Truck drivers with diabetes may be at an increased risk for highway accidents compared to private drivers because, on average, they spend a greater percentage of their time behind the wheel and travel longer distances, and because their job description may require intermittent heavy labor and shift work.

Initial application for a commercial license

  • Questionnaire to be completed by the person with diabetes, with emphasis on the risk (work schedule, insulin regimen, symptoms of hypoglycemia) and occurrence of hypoglycemia (frequency of mild and severe hypoglycemia in last six months).
  • An internist or endocrinologist, or a family physician trained in diabetes care, must perform an initial complete assessment.
  • The applicant must supply evidence of attendance at a diabetes education program.
  • The applicant should present medical records for the preceding 24 months and a HbA1c measurement within the past three months.
  • The applicant should have a full eye examination performed by an ophthalmologist or optometrist.
  • The applicant must have a log of blood glucose (sugar) measurements performed at least twice daily during the last six months or since the diagnosis of diabetes if onset occurred within the last six months. A downloaded log from a memory equipped blood glucose (sugar) meter is preferred.

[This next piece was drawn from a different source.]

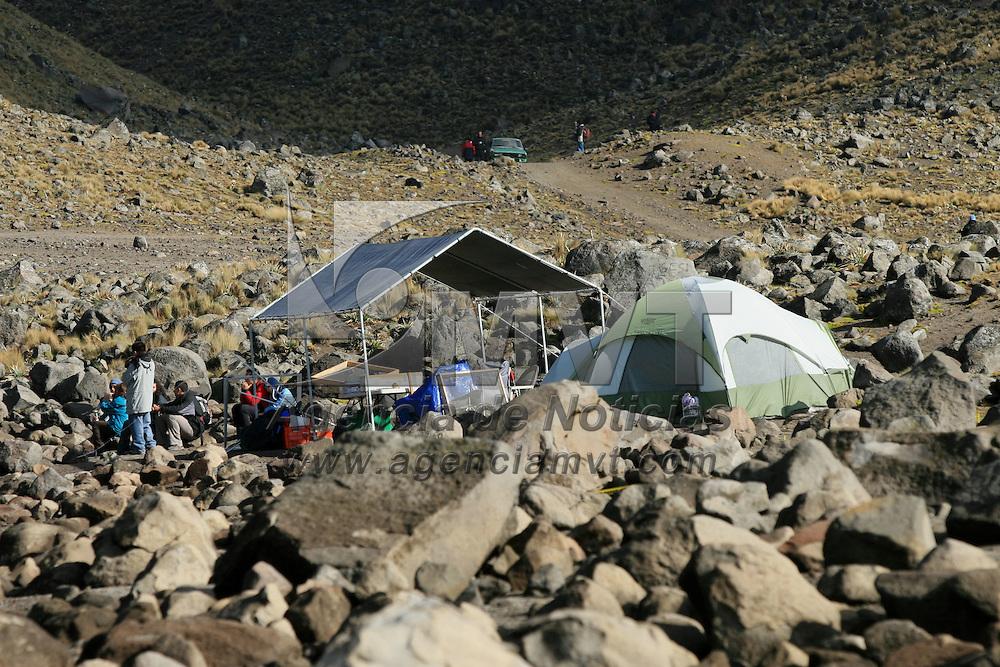 Toluca, Mex.- Campamento de los arqueólogos en la laguna de la luna ubicada en el interior del crater del volcan Xinantecatl (Nevado de Toluca) y donde se reporta el hallazgo de un centro astronómico y ceremonial prehispánico dedicado al dios de la lluvia Tlaloc. Agencia MVT / Mario Vazquez de la Torre. (DIGITAL)<br /> <br /> <br /> <br /> <br /> <br /> <br /> <br /> NO ARCHIVAR - NO ARCHIVE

Exclusion criteria for maintenance of a commercial license

  • Hypoglycemia within the previous six months of sufficient severity to require corrective intervention by an outsider or producing loss of consciousness even if spontaneous recovery occurred.
  • Hypoglycemia appearing in the absence of warning symptoms (hypoglycemia unawareness) unless there is documentation of recovery of warning symptoms at a later date.
  • Uncontrolled diabetes:
    a) HbA1c >12 per cent; or
    b) >10 per cent of blood glucose levels <4.0 mmol/L.
  • A significant change in insulin regimen (i.e. a change in the type of insulin, number of insulin injections or the introduction of insulin). In these circumstances, persons should be assessed frequently by daily or weekly telephone consults or visits with respect to the occurrence of any hypoglycemic episodes, and be permitted to drive provided the variation in blood glucose levels indicates minimal risk.
  • Visual impairment. The minimum standard for visual acuity is 20/40 in the better seeing eye (20/50 in Quebec).
  • High-risk proliferative retinopathy.
  • Peripheral neuropathy or CVD with the potential to affect driving.
  • Inadequate record of self-monitoring of blood glucose (SMBG) (i.e. unreliable or absent capillary blood glucose measurements).
  • Inadequate knowledge of the causes, symptoms and treatment of hypoglycemic reactions.

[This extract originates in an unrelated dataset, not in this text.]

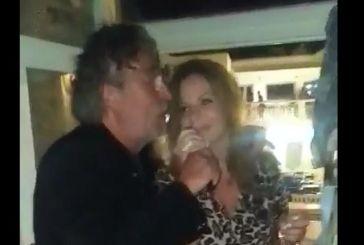 Σε νησί τραγούδησαν μαζί Χριστίνα Σταρακά και Μάκης Τριανταφυλλόπουλος  (video)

Annual medical recertification of commercial drivers using insulin

  • All insulin-treated commercial drivers using insulin are required to have an annual medical examination and re-certification.

The following should be obtained:
(a) medical records for the last 12 months; questionnaire to be completed by the person with diabetes (see first recommendation under "Initial application for a commercial license");
(b) complete physical examination;
(c) complete eye examination by an ophthalmologist or optometrist;
(d) 1 HbA1c value during the last three to four months; and,
(e) log of blood glucose measurements during the last six months from a memory-equipped blood glucose meter.

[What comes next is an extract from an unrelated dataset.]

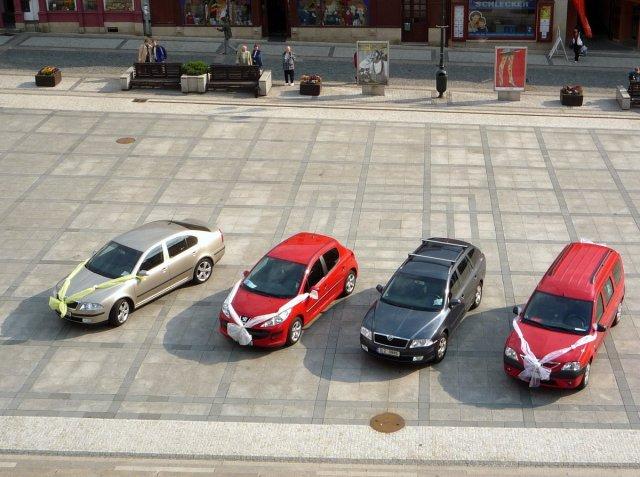 Co je v plánu - ozdobená auta pohromadě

Prevention of hypoglycemia for insulin-treated commercial drivers

  • The supplies required to be carried at all times while driving include:
    (a) SMBG equipment; and,
    (b) A source of rapidly absorbable carbohydrate within easy reach in the vehicle.
  • Blood glucose (sugar) level must be tested within one hour before driving and approximately every four hours while driving. Driving should be stopped if the blood glucose (sugar) level falls below 6.0 mmol/L and not resumed until the blood glucose (sugar) level has risen to >6.0 mmol/L after food ingestion.